■ **TRY IT**: Each line from the one containing "body_size: -6" through the last line of the entries below is to be transcribed exactly. Nothing else belongs in the reply.

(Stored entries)

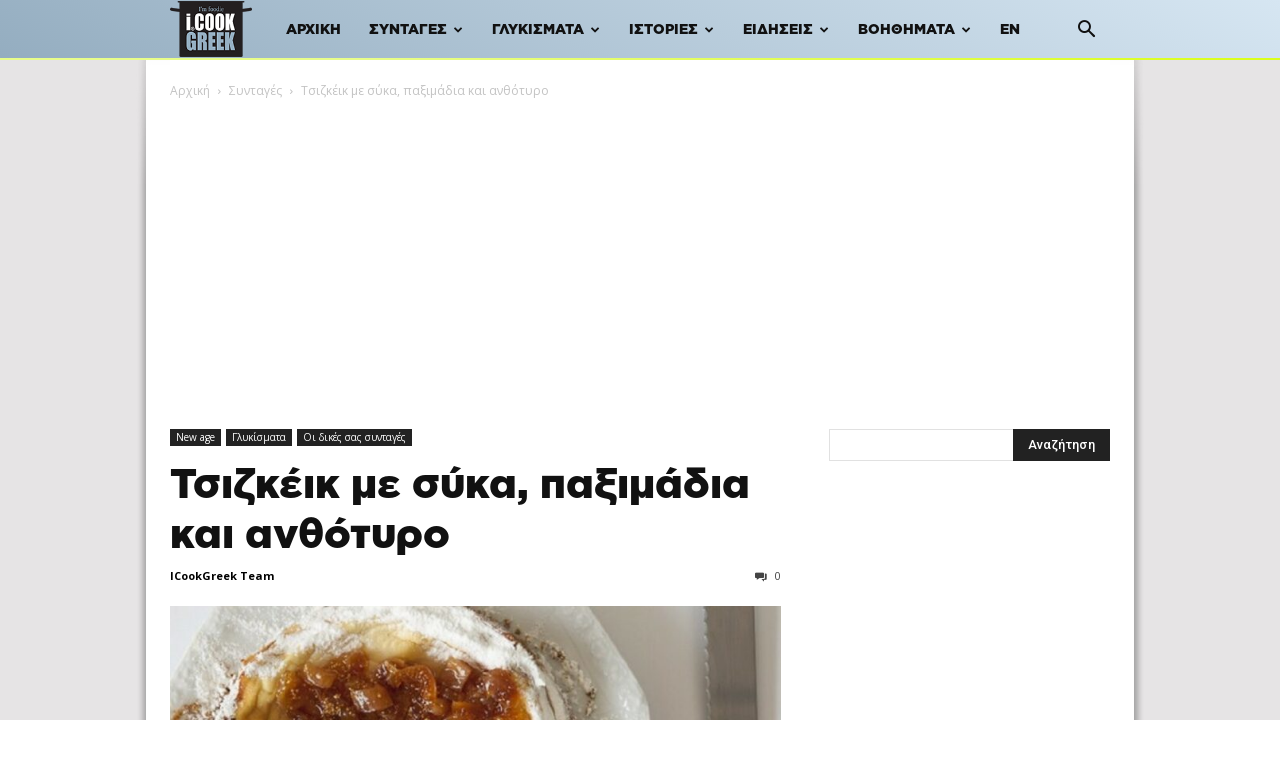

--- FILE ---
content_type: text/html; charset=utf-8
request_url: https://www.google.com/recaptcha/api2/aframe
body_size: 268
content:
<!DOCTYPE HTML><html><head><meta http-equiv="content-type" content="text/html; charset=UTF-8"></head><body><script nonce="OXJSbp1QfAfFh5paZuTDRA">/** Anti-fraud and anti-abuse applications only. See google.com/recaptcha */ try{var clients={'sodar':'https://pagead2.googlesyndication.com/pagead/sodar?'};window.addEventListener("message",function(a){try{if(a.source===window.parent){var b=JSON.parse(a.data);var c=clients[b['id']];if(c){var d=document.createElement('img');d.src=c+b['params']+'&rc='+(localStorage.getItem("rc::a")?sessionStorage.getItem("rc::b"):"");window.document.body.appendChild(d);sessionStorage.setItem("rc::e",parseInt(sessionStorage.getItem("rc::e")||0)+1);localStorage.setItem("rc::h",'1769219346414');}}}catch(b){}});window.parent.postMessage("_grecaptcha_ready", "*");}catch(b){}</script></body></html>

--- FILE ---
content_type: application/javascript
request_url: https://www.icookgreek.com/wp-content/plugins/wpadcenter/public/js/wpadcenter-public.min.js?ver=2.2.8
body_size: -6
content:
!function(a){"use strict";a(document).ready(function(){a(document).on("click","#wpadcenter_ad",function(){b.bind(this)()});var b=function(){var b=a(this).data("value"),c=a(this).data("placement"),d={action:"set_clicks",ad_id:b,placement_id:c,security:ajax_url.security,async:!1};a.ajax({url:ajax_url.url,dataType:"json",type:"POST",data:d,async:!1,success:function(b){/(^|;)\s*wpadcenter_hide_ads=/.test(document.cookie)&&(a(".wpadcenter-ad-container").hide(),a(".wpadcenter-adgroup").hide())},error:function(){}})};setTimeout(function(){window.addEventListener("blur",function(){window.setTimeout(function(){if(document.activeElement instanceof HTMLIFrameElement){var a=document.activeElement.closest("#wpadcenter_ad");if(a){b.bind(a)(),window.focus()}}},0)})},1e3)})}(jQuery);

■ **OUTPUT OF THE TASK**:
body_size: -6
content:
!function(a){"use strict";a(document).ready(function(){a(document).on("click","#wpadcenter_ad",function(){b.bind(this)()});var b=function(){var b=a(this).data("value"),c=a(this).data("placement"),d={action:"set_clicks",ad_id:b,placement_id:c,security:ajax_url.security,async:!1};a.ajax({url:ajax_url.url,dataType:"json",type:"POST",data:d,async:!1,success:function(b){/(^|;)\s*wpadcenter_hide_ads=/.test(document.cookie)&&(a(".wpadcenter-ad-container").hide(),a(".wpadcenter-adgroup").hide())},error:function(){}})};setTimeout(function(){window.addEventListener("blur",function(){window.setTimeout(function(){if(document.activeElement instanceof HTMLIFrameElement){var a=document.activeElement.closest("#wpadcenter_ad");if(a){b.bind(a)(),window.focus()}}},0)})},1e3)})}(jQuery);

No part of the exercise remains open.